-- Passage to read --
────────────────────

As if on cue, when Slattery momentarily leaves the table the waitress rushes over with a determined look in her eye. Who, she asks, is that silver-haired man? He's an actor, right?

He is. A pretty busy one in fact. As a reporter rattles off the impressive resume the Newton native has built up in both high- and low-profile projects over 20 years, the bull's eye is struck on "Desperate Housewives." In a multi-episode arc over the last two seasons, Slattery portrayed Victor Lang, mayor of Fairview and, literally, short-lived husband to Gaby Solis. "That's it!" the waitress says, visibly relieved.

When told that Slattery now stars on a new drama on AMC called "Mad Men," and in fact, was nominated for an Emmy award the day before, she admits she hasn't seen it but promises to watch.

When Slattery got the news about his supporting-actor nomination for playing cynical ad exec Roger Sterling - hard drinker and avid fan of the female form - the longtime surfer was preparing to hit the waves.

He knew he was on the short list for the nominations but had no expectations. "I had thought about it a bit and I thought either way, a good place to be would be in the water," he says with a smile.

Back on dry land, a tanned and mellow Slattery is pleased at the recognition not only for himself but also for the critically-lauded series. "Mad Men," set in a New York ad agency in the early 1960s, picked up 16 nominations overall. The fourth episode of the second season airs tonight at 10.

"A lot of times I've done work that I thought was good but it was in the middle of nowhere or it was in a movie that no one ever saw," he explains, as the kind of slinky jazz that wouldn't be out of place on the show seeps from the restaurant sound system. "In this case I feel like I'm involved in something that I'm really behind and it turns out that I'm not the only one who likes it, so that's gratifying. It makes you feel like you're not crazy."

Given the schedule he's managed to keep since graduating with a degree in theater from Catholic University in 1984, Slattery, 46, could be forgiven a little insanity.

If you're a Broadway buff you may have caught him as grieving dad Howie Corbett in the Tony-nominated 2006 production of "Rabbit Hole" or in Neil Simon's "Laughter on the 23rd Floor" with Nathan Lane. At the cineplex he's appeared most recently in "Charlie Wilson's War," "Flags of Our Fathers," and "The Station Agent."

Where Slattery has been inescapable however, is on episodic television. He's the handsome patrician-looking gentleman with the prematurely gray hair who has popped up in dozens of shows, including "Will & Grace," "Ed," "Judging Amy," and "Sex and the City." To fans of another period drama, the early '90s charmer "Homefront," he is best remembered as union organizer Al Kahn.

────────────────────

-- Assignment A --
In the Slattery profile, why does Slattery find the response to "Mad Men" gratifying?
-- Assignment B --
Retype everything in the Slattery profile from "Given the schedule" down to "a little insanity.".

-- Collected data --

────────────────────

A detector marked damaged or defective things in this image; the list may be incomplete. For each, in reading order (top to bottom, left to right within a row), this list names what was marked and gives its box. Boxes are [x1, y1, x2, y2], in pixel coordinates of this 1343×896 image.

────────────────────

-- Your response A --
He is working on something he really believes in, and it turns out that others like it too. In the past, work he thought was good often went unseen because it was "in the middle of nowhere" or in a movie no one saw. The response makes him feel he's "not crazy."

-- Your response B --
Given the schedule he's managed to keep since graduating with a degree in theater from Catholic University in 1984, Slattery, 46, could be forgiven a little insanity.